Der VfB Lünen entthront den Lüner SV

Hallen-Stadtmeisterschaften

Die Altherrenfußballer haben einen neuen Hallen-Stadtmeister. Der VfB Lünen hat sich am Samstag die Krone aufgesetzt. Die Süder bezwangen den Vorjahressieger in einem spannenden Finale.

von Isabell Michalski

Lünen

, 27.01.2019, 20:16 Uhr / Lesedauer: 2 min
Während der VfB Lünen bei den Alten Herren den ersten Platz bejubelte, musste sich der Lüner SV, hier mit Burhan Akgül mit dem zweiten Platz zufriedengeben.

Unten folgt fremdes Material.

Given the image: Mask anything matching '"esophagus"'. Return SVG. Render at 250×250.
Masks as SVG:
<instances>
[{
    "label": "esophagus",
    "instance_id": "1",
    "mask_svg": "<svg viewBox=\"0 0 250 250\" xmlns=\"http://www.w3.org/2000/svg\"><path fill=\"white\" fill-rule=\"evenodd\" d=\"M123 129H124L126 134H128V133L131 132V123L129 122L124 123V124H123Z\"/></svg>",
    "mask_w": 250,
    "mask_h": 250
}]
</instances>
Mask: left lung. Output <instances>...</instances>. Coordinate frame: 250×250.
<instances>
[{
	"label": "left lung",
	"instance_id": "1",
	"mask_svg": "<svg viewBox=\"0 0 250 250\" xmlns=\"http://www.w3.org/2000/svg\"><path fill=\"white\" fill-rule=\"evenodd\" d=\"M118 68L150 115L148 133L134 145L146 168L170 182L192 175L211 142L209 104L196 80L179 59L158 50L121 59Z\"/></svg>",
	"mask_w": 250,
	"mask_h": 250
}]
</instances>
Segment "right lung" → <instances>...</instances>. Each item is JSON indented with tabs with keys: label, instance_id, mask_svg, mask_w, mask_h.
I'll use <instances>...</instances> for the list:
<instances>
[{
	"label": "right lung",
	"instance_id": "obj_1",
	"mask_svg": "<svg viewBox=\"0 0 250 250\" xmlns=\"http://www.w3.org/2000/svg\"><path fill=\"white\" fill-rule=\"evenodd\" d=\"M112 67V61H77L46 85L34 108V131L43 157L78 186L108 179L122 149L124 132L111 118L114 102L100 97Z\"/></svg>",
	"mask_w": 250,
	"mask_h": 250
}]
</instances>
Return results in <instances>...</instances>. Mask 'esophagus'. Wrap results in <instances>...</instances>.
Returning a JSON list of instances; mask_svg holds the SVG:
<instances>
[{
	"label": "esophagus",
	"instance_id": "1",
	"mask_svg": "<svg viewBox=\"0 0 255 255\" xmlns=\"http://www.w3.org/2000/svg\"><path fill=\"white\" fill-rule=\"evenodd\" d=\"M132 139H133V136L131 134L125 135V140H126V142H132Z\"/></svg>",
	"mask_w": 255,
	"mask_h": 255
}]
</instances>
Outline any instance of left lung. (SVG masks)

Während der VfB Lünen bei den Alten Herren den ersten Platz bejubelte, musste sich der Lüner SV, hier mit Burhan Akgül mit dem zweiten Platz zufriedengeben. © Günther Goldstein

Der neue Lüner Hallenfußballstadtmeister der Alten Herren hört auf den Namen VfB Lünen. In einem packenden Finale schlug der VfB am Samstag den Vorjahressieger Lüner SV mit 4:3.

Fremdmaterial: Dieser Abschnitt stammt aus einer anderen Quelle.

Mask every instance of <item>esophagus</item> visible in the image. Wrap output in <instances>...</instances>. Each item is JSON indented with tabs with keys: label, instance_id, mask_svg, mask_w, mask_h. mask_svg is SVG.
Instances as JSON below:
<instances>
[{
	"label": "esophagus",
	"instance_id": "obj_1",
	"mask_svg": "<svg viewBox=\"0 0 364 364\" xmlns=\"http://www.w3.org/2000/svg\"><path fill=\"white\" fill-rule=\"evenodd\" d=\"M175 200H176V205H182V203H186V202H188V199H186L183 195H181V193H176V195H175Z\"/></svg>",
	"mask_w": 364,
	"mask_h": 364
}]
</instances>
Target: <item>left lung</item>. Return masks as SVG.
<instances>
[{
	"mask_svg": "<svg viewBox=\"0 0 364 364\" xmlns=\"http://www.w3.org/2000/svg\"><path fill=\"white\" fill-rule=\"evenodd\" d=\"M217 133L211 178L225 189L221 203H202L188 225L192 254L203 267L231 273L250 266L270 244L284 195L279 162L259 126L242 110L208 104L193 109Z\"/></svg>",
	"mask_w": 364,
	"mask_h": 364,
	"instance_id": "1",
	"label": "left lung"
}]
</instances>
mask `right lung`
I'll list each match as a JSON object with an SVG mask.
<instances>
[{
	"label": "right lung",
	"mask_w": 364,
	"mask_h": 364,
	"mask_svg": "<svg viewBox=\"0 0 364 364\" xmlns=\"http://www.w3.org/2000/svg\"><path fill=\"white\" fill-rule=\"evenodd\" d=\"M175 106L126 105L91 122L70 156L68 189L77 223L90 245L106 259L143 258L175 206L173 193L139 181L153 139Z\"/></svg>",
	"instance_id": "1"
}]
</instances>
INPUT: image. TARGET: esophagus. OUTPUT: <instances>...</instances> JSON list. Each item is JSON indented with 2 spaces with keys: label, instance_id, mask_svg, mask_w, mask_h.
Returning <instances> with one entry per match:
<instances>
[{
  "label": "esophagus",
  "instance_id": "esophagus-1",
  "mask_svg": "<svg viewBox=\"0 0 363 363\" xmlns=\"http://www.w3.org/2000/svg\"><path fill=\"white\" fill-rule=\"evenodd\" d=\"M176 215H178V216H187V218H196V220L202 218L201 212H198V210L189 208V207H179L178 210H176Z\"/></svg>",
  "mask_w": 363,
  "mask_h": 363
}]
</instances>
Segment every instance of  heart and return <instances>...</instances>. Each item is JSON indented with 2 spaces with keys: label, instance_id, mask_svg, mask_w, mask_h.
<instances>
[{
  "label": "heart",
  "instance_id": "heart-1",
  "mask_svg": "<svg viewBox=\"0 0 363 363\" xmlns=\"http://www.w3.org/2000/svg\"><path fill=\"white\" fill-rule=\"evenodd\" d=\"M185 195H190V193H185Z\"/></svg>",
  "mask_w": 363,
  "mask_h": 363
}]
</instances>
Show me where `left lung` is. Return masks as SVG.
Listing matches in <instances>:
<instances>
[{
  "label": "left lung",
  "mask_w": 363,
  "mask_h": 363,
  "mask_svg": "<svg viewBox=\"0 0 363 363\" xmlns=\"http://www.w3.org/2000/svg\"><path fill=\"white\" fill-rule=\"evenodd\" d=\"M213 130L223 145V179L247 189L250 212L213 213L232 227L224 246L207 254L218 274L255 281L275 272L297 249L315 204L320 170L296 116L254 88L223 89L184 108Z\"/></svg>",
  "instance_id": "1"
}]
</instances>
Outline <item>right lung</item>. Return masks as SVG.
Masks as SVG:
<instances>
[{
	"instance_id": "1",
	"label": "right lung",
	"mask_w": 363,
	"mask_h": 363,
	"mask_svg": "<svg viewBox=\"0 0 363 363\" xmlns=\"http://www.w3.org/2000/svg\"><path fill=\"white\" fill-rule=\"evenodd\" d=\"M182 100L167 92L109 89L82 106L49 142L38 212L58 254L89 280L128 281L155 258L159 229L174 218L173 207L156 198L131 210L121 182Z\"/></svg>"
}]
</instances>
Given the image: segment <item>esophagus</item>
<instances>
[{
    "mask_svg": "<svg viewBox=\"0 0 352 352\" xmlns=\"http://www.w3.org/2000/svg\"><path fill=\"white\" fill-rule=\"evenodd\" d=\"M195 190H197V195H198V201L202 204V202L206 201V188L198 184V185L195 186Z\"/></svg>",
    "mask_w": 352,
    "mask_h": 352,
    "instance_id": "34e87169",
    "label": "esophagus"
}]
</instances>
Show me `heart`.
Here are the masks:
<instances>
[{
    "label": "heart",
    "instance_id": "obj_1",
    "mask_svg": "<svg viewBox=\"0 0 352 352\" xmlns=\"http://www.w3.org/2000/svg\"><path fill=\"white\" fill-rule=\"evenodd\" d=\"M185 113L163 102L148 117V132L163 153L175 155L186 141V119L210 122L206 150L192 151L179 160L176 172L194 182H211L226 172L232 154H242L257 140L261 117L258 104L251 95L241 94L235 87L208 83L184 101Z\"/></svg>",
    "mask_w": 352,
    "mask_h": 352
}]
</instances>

Nachdem bereits die Jugend-, Damen- und Herrenteams ihre Stadtmeister gekrönt hatten, fand am vergangenen Wochenende die Stadtmeisterschaft bei den Lüner Ü32-Spielern statt. Zehn Teams gingen an den Start, um die besten Altherren-Fußballer der Stadt zu küren. Der Siegerpokal hatte von der Halle Dammwiese nur einen kurzen Weg ins nah gelegene Vereinsheim des VfB Lünen, der sich in einem spannenden Finale gegen die Vorjahressieger vom Lüner SV mit 4:3 durchsetzte. Platz drei sicherte sich BW Alstedde im Neunmeterschießen gegen den SV Preußen Lünen.

Lüner SV war der Favorit

Jedoch galt vor dem Turnier der Lüner SV als eindeutiger Favorit. Diese Favoritenrolle schrieb sich der LSV nicht nur selbst zu, sondern wurde auch von einigen anderen Vereinen und Zuschauern als eindeutiger Titelaspirant genannt.

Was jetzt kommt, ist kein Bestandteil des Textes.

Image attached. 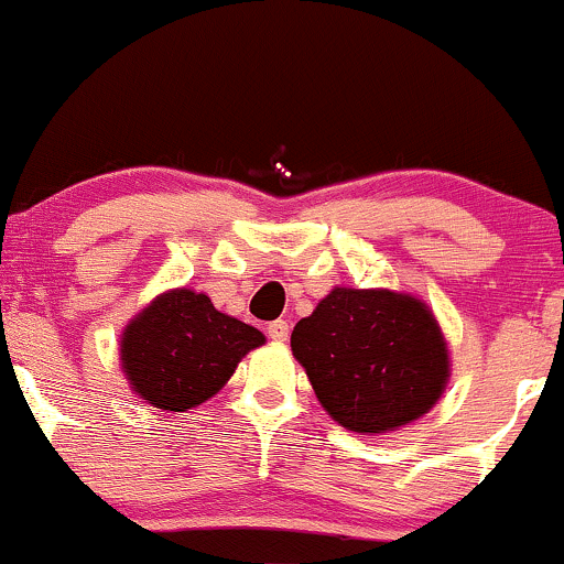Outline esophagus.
<instances>
[{
	"instance_id": "34e87169",
	"label": "esophagus",
	"mask_w": 564,
	"mask_h": 564,
	"mask_svg": "<svg viewBox=\"0 0 564 564\" xmlns=\"http://www.w3.org/2000/svg\"><path fill=\"white\" fill-rule=\"evenodd\" d=\"M289 332H291V326L286 321H273L268 326V336L273 341H286L289 339Z\"/></svg>"
}]
</instances>
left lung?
Masks as SVG:
<instances>
[{
	"instance_id": "1",
	"label": "left lung",
	"mask_w": 564,
	"mask_h": 564,
	"mask_svg": "<svg viewBox=\"0 0 564 564\" xmlns=\"http://www.w3.org/2000/svg\"><path fill=\"white\" fill-rule=\"evenodd\" d=\"M323 411L349 432L384 435L443 398L451 352L430 304L405 291L334 286L291 334Z\"/></svg>"
}]
</instances>
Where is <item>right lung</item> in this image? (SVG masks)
<instances>
[{
    "label": "right lung",
    "instance_id": "add662e5",
    "mask_svg": "<svg viewBox=\"0 0 564 564\" xmlns=\"http://www.w3.org/2000/svg\"><path fill=\"white\" fill-rule=\"evenodd\" d=\"M264 334L219 313L204 291L170 289L140 310L121 332V371L140 400L183 413L228 384Z\"/></svg>",
    "mask_w": 564,
    "mask_h": 564
}]
</instances>
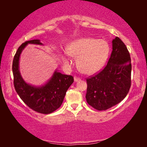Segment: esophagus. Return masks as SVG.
Instances as JSON below:
<instances>
[{
  "instance_id": "obj_1",
  "label": "esophagus",
  "mask_w": 147,
  "mask_h": 147,
  "mask_svg": "<svg viewBox=\"0 0 147 147\" xmlns=\"http://www.w3.org/2000/svg\"><path fill=\"white\" fill-rule=\"evenodd\" d=\"M80 80V78L76 77V76H75V77H74V82H79Z\"/></svg>"
}]
</instances>
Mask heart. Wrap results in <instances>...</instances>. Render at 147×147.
<instances>
[{
  "label": "heart",
  "mask_w": 147,
  "mask_h": 147,
  "mask_svg": "<svg viewBox=\"0 0 147 147\" xmlns=\"http://www.w3.org/2000/svg\"><path fill=\"white\" fill-rule=\"evenodd\" d=\"M110 45L106 40L94 38H80L71 41L67 47L69 55L78 57V67L86 74L96 73L105 65L110 53ZM66 65L71 63L67 56L63 57Z\"/></svg>",
  "instance_id": "obj_1"
}]
</instances>
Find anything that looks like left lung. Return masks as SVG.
Segmentation results:
<instances>
[{
    "mask_svg": "<svg viewBox=\"0 0 147 147\" xmlns=\"http://www.w3.org/2000/svg\"><path fill=\"white\" fill-rule=\"evenodd\" d=\"M131 59L127 47L116 37L112 40V51L106 67L86 80V98L98 110H106L120 103L131 85Z\"/></svg>",
    "mask_w": 147,
    "mask_h": 147,
    "instance_id": "obj_1",
    "label": "left lung"
}]
</instances>
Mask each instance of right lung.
Instances as JSON below:
<instances>
[{"label":"right lung","instance_id":"right-lung-1","mask_svg":"<svg viewBox=\"0 0 147 147\" xmlns=\"http://www.w3.org/2000/svg\"><path fill=\"white\" fill-rule=\"evenodd\" d=\"M28 44L43 45L39 39L25 41L18 48L13 61L14 86L21 99L32 110L48 114L61 106L66 92L74 82L71 76L62 74L56 69L47 83L41 86L27 84L19 71V59L23 50Z\"/></svg>","mask_w":147,"mask_h":147}]
</instances>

Somit kam es nach einem einseitigen Turnierverlauf zum wenig überraschenden Finale zwischen dem Lüner SV und dem VfB Lünen. Beide Mannschaften zogen ungeschlagen ins Endspiel ein. Besonders der LSV überzeugte mit vier Siegen in der Gruppenphase und stellte zudem sowohl mit Frank Fischer den besten Torwart, als auch mit Dejan Osmanovic (sieben Treffer) den besten Torschützen des Turniers. Doch auch die Süder überzeugten in der Gruppenphase. Aus vier Gruppenspielen gewann der VfB zwei Spiele und trennte sich zweimal mit einem Unentschieden.

Allgemein boten sich den Zuschauern interessante und torreiche Spiele, etwa das 5:0 des Lüner SV zum Auftakt gegen den BV Brambauer oder das 3:3-Remis des VfB Lünen gegen BW Alstedde im Spiel um den Gruppensieg der Gruppe B.

Der Ausrichter TuS Niederaden, obwohl selbst bereits in der Gruppenphase ausgeschieden, erklärte im Vorfeld, dass es in dem Turnier um den Spaß ginge. Dies spiegelte sich auch während der Spiele wider.

Kusserow freut sich

Sascha Kusserow, neuer Sportdirektor beim VfB Lünen, betonte zudem, dass es schön sei, viele alte Weggefährten wiederzutreffen. Er ergänzte allerdings auch deutlich: „Teilweise hat der Ehrgeiz das fußballerische Können überschritten“. Die Hallenserie ist damit beendet.